I find that the big picture strategic choices and challenges I’m facing in life become very clear very quickly after a few weeks of travel. Maybe it is the constant mental energy spent at just figuring out which bathroom I’m supposed to go to. Maybe it is seeing what people universally love vs. what each culture does a different way. I can’t tell you exactly why, but each time I’ve had an epic journey I come back with a much clearer sense of purpose and clearer goal for the next 5-10 years of my life. 
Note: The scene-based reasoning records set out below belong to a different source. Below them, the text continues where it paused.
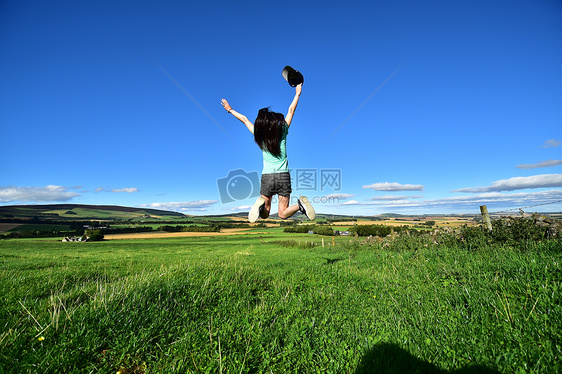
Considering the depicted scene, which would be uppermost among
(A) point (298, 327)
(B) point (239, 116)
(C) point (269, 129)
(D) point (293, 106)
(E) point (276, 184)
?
(D) point (293, 106)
Travel teaches you that all people do share some basic truths. You don’t need to speak the same language to help a lone mother wrangle her stroller onto a train, it’s always the right thing to do. The smile you get in return needs no translation. Travel also teaches you that the seemingly smallest differences in how people live can end up feeling like dramatic changes. You don’t need to be Captain Kirk flying the Star Ship Enterprise to far flung planets across our galaxy to see the rich variety of the human experience. You just need to get somewhere you don’t speak the language and do your best to figure out how to get a meal after 3pm on a national holiday. 

I’m very excited to get to the comforts of home where things are organized in a way I fully understand. I know in just a few weeks I'll forget what the low moments felt like at the time, and when I look at my pictures, and I'll remember great times. Even the challenges will become fun stories to tell at thanksgiving.

I am deeply thankful for the flexibility and blessings life has afforded me to be able to truly travel from time to time. See you again soon Europe!